Fusion Fundamentals #2 - “Things” in IIoT, Data Acquisition in IIoT, Operational Analysis in IIoT

The second part of the Fusion Fundamentals series with Suchi Badrinarayanan, Business Consultant, at Fusion. This series focuses on liberating and normalizing OT data to accelerate enterprise-wide adoption and high business value realization of AI/ML. The second topic is “Things” in IIoT, Data Acquisition in IIoT, Operational Analysis in IIoT.

Read video transcript below for your own convenience:

Where does this data get created in the first place? 

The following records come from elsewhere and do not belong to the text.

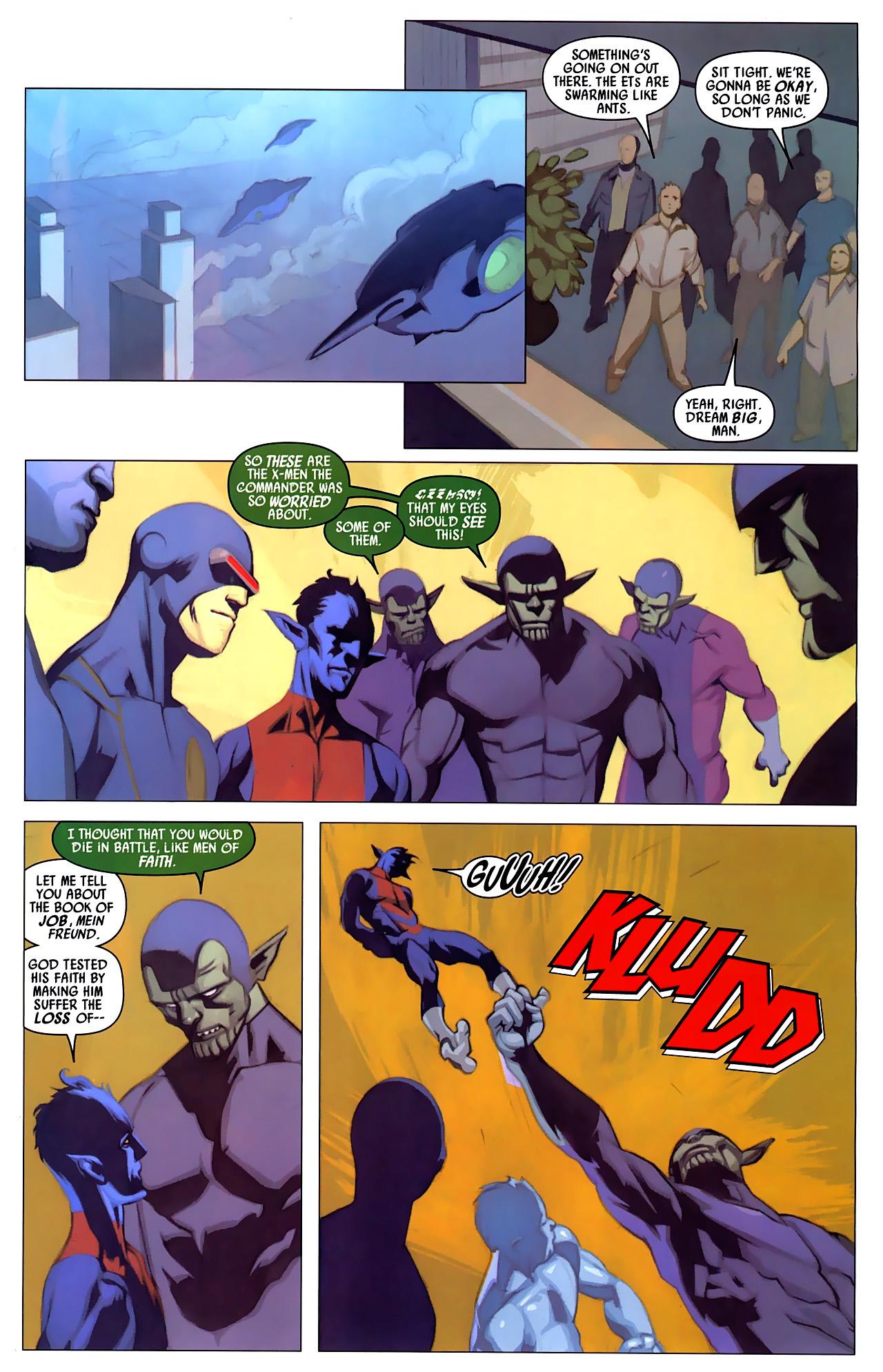 Read online Secret Invasion: X-Men comic -  Issue #4 - 12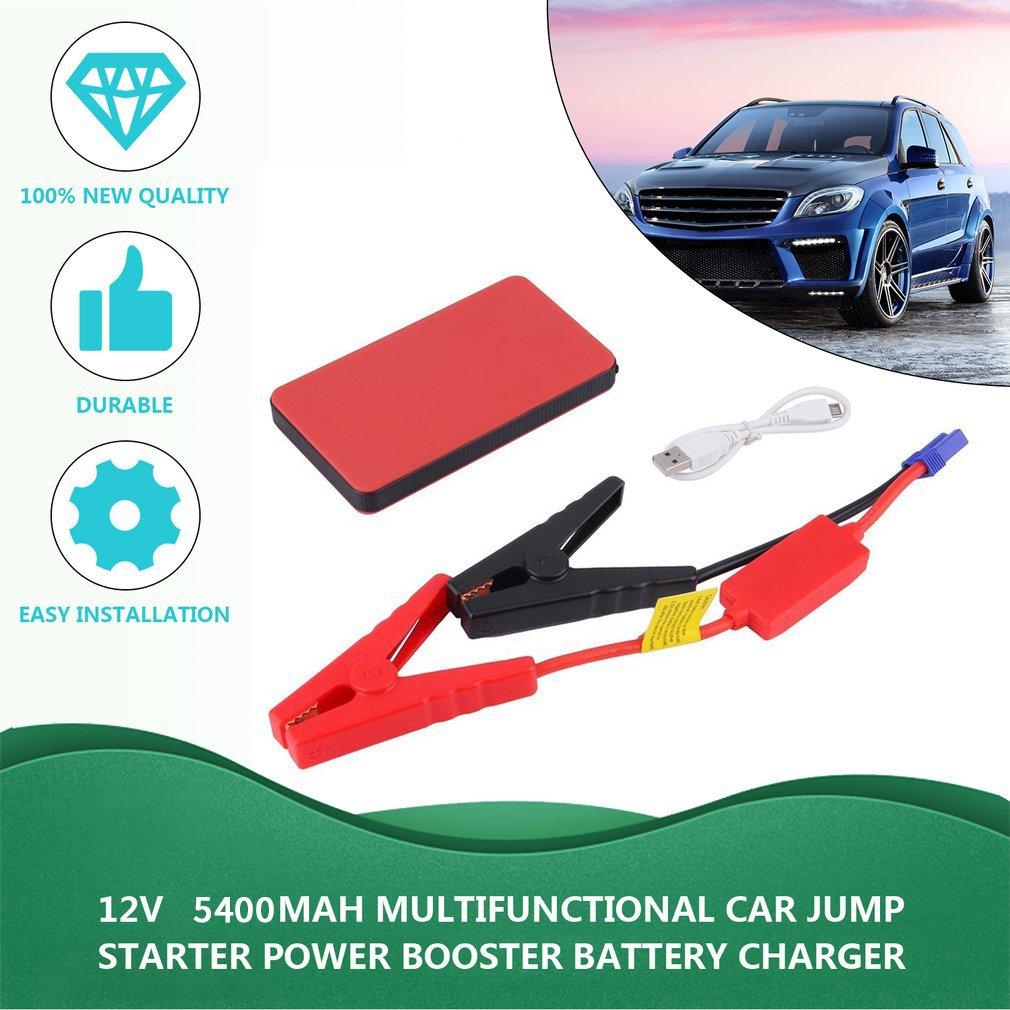 12V 5400mAh Multifunctional Car Jump Starter Power Booster Battery Charger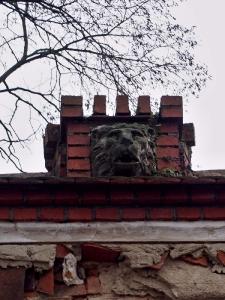 Zámek Střížkov_4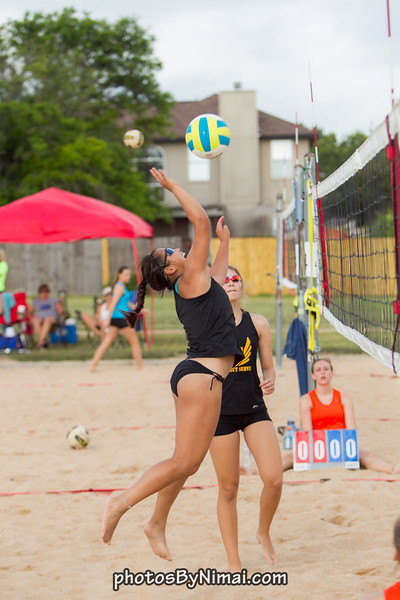 APV_Beach_Volleyball_2013_06-16_9045.jpg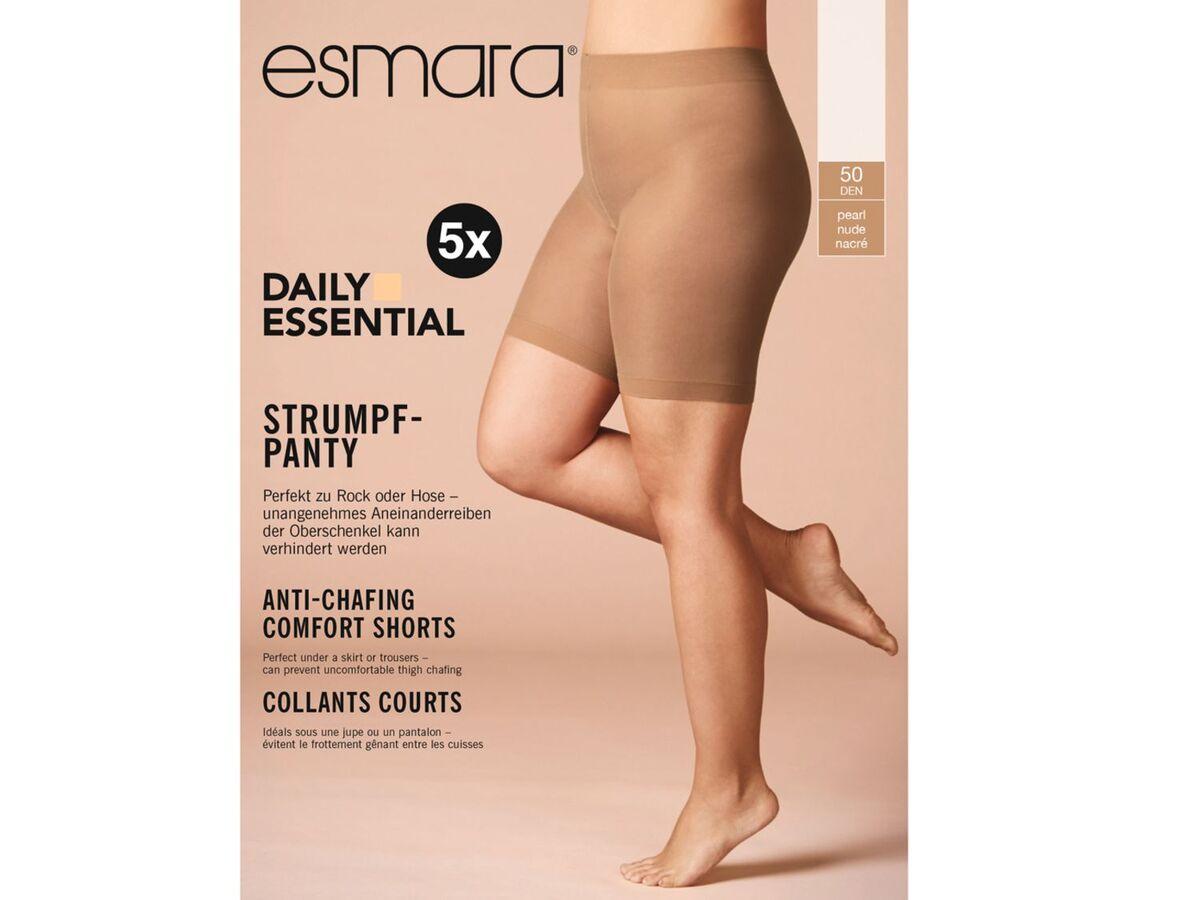 Bild 4 von ESMARA® Strumpf-Panties »50 DEN«, 5 Stück, Komfortbund, weiche Abschlussbündchen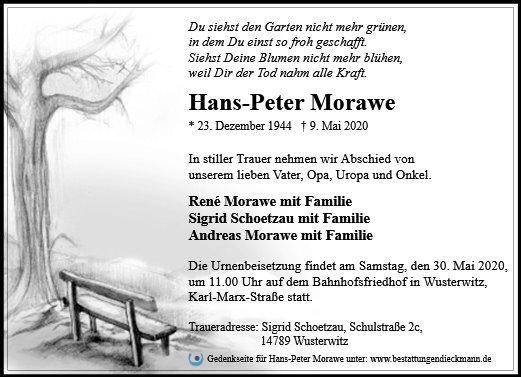 Profilbild von Hans-Peter Morawe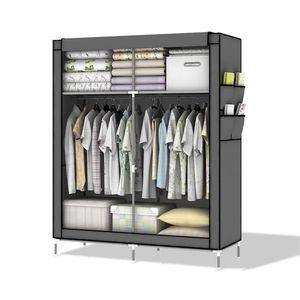 Faltschrank 108x170x45 cm mit Reißverschluss Kleiderschrank mit Kleiderstange ASCH GRAU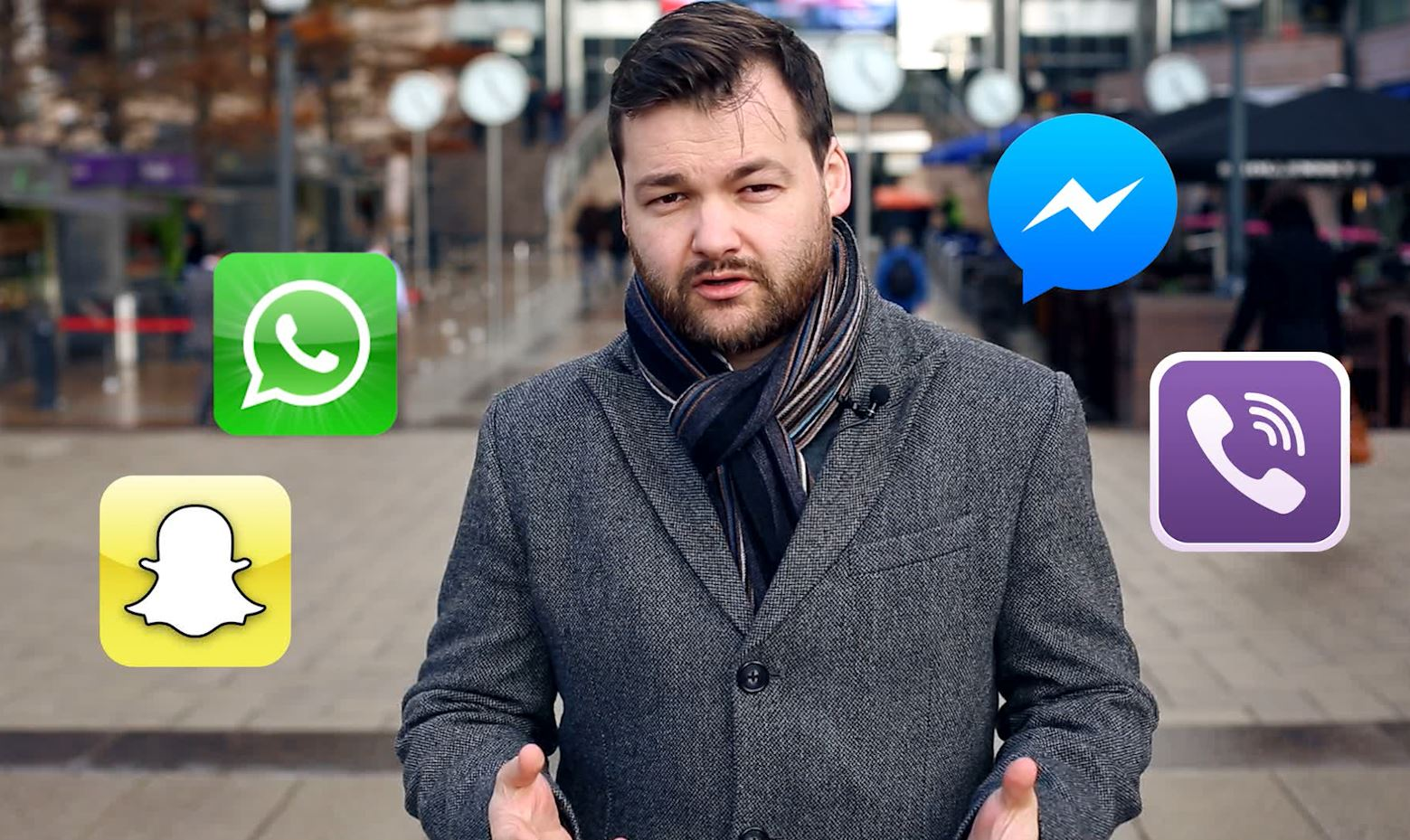 Tech Talk: The Evolution of Messaging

The data gets created with the things at the bottom: pumps, rigs, drills, drives, motors, rollers, boilers, flues, breakers, compressors, conveyors, and cables. These assets all generate data; this can vary from temperature readings to pressure readings or to vibration readings. Any kind of information that these assets generate is then usually stored in some place, but first, they have to be generated by a process, and then it's communicated through multiple different ways to all of these data acquisition systems. 

Data Acquisition

Typical data acquisitions are operations management, historians, SCADA/ Control Systems, PLC/ controllers, field inspections, instrument analyzers, IoT devices/meters, and IoT Sensors/ video/ audio. All of those things are producing data that gets acquired by all of these different systems, and then companies are trying to figure out a way to join all of this different data from all of these different sources to do analytics on them. That data can be real-time streaming data. It can be batch data. Typically you want it to have pretty low latency because if you want to do any near to real-time optimization.

Furthermore, you want it to be able to acquire data from any sort of historian, any sort of PLC, and any sort of SCADA system because most companies have a variety of all of these systems and are all collecting this data from these systems in a regular fashion. It is typically not just a one done. You want to collect all of this data for prolonged periods of time, so all of the analysis is up to date. This data is not only just the historical data and the real-time streaming data, but you also want to collect any metadata from these assets as well. In order to leverage that as well as any events in your analysis going forward.

Operational Analysis

Now that you have access to that data, you want to make sure that that data gets accessed into one Central Industrial data hub. That Hub can then provide the data and any additional information (such as the metadata, the hierarchy, or any events) to other systems. Then it will create business value for your company. Some of those examples are listed above such as operational analytics and reporting, any machine learning, detection events and alarms.

Business Value

You are using all of this data to create models or to create reports for the purpose of business value.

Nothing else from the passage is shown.